### SOURCE DOCUMENT
[Numpy-discussion] New numpy functions: filled, filled_like

Matthew Brett matthew.brett at gmail.com
Mon Jan 14 10:35:49 EST 2013


Hi,

On Mon, Jan 14, 2013 at 9:02 AM, Dave Hirschfeld
<dave.hirschfeld at gmail.com> wrote:
> Robert Kern <robert.kern <at> gmail.com> writes:
>
>>
>> >>> >
>> >>> > One alternative that does not expand the API with two-liners is to let
>> >>> > the ndarray.fill() method return self:
>> >>> >
>> >>> >   a = np.empty(...).fill(20.0)
>> >>>
>> >>> This violates the convention that in-place operations never return
>> >>> self, to avoid confusion with out-of-place operations. E.g.
>> >>> ndarray.resize() versus ndarray.reshape(), ndarray.sort() versus
>> >>> np.sort(), and in the broader Python world, list.sort() versus
>> >>> sorted(), list.reverse() versus reversed(). (This was an explicit
>> >>> reason given for list.sort to not return self, even.)
>> >>>
>> >>> Maybe enabling this idiom is a good enough reason to break the
>> >>> convention ("Special cases aren't special enough to break the rules. /
>> >>> Although practicality beats purity"), but it at least makes me -0 on
>> >>> this...
>> >>>
>> >>
>> >> I tend to agree with the notion that inplace operations shouldn't return
>> >> self, but I don't know if it's just because I've been conditioned this way.
>> >> Not returning self breaks the fluid interface pattern [1], as noted in a
>> >> similar discussion on pandas [2], FWIW, though there's likely some way to
>> >> have both worlds.
>> >
>> > Ah-hah, here's the email where Guide officially proclaims that there
>> > shall be no "fluent interface" nonsense applied to in-place operators
>> > in Python, because it hurts readability (at least for Dutch people
>> > ):
>> >   http://mail.python.org/pipermail/python-dev/2003-October/038855.html
>>
>> That's a statement about the policy for the stdlib, and just one
>> person's opinion. You, and numpy, are permitted to have a different
>> opinion.
>>
>> In any case, I'm not strongly advocating for it. It's violation of
>> principle ("no fluent interfaces") is roughly in the same ballpark as
>> np.filled() ("not every two-liner needs its own function"), so I
>> thought I would toss it out there for consideration.
>>
>> --
>> Robert Kern
>>
>
> FWIW I'm +1 on the idea. Perhaps because I just don't see many practical
> downsides to breaking the convention but I regularly see a big issue with there
> being no way to instantiate an array with a particular value.
>
> The one obvious way to do it is use ones and multiply by the value you want. I
> work with a lot of inexperienced programmers and I see this idiom all the time.
> It takes a fair amount of numpy knowledge to know that you should do it in two
> lines by using empty and setting a slice.
>
> In [1]: %timeit NaN*ones(10000)
> 1000 loops, best of 3: 1.74 ms per loop
>
> In [2]: %%timeit
>    ...: x = empty(10000, dtype=float)

### TASK DETAILS
Revise the mailing-list post starting with "On Mon, Jan" and going on through "a = np.empty(...).fill(20.0)", replacing "alternative" with "option". Work only from the mailing-list post above.

### DATASET RECORDS
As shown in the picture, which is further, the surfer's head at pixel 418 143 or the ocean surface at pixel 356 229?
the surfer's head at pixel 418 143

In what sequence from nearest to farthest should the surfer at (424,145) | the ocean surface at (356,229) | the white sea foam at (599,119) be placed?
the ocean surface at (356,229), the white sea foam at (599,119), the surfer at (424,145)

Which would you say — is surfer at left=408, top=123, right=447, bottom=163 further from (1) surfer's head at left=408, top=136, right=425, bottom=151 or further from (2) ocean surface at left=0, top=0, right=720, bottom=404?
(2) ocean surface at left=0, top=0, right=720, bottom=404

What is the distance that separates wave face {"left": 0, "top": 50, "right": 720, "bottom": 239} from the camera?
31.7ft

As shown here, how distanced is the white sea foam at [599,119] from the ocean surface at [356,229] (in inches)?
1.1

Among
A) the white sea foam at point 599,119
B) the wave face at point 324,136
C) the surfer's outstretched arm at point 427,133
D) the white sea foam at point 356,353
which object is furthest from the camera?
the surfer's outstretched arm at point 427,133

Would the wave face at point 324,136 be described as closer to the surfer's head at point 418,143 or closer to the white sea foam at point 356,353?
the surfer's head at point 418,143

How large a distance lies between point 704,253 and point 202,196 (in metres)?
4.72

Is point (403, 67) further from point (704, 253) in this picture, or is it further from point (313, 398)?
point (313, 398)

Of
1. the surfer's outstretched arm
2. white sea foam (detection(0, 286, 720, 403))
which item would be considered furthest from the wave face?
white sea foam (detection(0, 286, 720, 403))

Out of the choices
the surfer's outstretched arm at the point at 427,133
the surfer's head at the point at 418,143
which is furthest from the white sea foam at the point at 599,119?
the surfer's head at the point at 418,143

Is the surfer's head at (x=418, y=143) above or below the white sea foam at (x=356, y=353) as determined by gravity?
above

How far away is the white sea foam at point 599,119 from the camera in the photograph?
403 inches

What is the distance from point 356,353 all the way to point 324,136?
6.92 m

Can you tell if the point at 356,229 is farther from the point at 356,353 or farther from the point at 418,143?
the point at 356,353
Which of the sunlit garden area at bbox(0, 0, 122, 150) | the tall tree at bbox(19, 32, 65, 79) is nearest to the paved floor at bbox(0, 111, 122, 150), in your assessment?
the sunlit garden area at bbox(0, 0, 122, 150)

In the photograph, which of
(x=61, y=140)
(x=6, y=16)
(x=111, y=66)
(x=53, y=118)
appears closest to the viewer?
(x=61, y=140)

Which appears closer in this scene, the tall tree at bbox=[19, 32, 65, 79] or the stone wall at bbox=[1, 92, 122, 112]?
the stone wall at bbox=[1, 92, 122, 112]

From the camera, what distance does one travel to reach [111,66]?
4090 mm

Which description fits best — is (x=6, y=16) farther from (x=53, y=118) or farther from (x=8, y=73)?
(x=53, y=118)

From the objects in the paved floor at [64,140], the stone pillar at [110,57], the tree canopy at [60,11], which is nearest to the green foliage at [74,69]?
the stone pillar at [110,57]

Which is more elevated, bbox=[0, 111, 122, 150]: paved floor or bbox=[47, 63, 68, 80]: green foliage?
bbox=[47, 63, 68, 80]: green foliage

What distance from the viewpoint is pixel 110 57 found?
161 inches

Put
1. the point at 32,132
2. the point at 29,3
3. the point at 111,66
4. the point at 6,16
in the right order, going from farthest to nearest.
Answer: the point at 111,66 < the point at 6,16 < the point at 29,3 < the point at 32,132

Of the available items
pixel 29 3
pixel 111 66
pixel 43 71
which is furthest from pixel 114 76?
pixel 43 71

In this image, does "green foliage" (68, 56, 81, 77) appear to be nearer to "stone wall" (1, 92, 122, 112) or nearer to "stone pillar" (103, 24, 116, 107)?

### THE ANSWER
On Mon, Jan 14, 2013 at 9:02 AM, Dave Hirschfeld
<dave.hirschfeld at gmail.com> wrote:
> Robert Kern <robert.kern <at> gmail.com> writes:
>
>>
>> >>> >
>> >>> > One option that does not expand the API with two-liners is to let
>> >>> > the ndarray.fill() method return self:
>> >>> >
>> >>> >   a = np.empty(...).fill(20.0)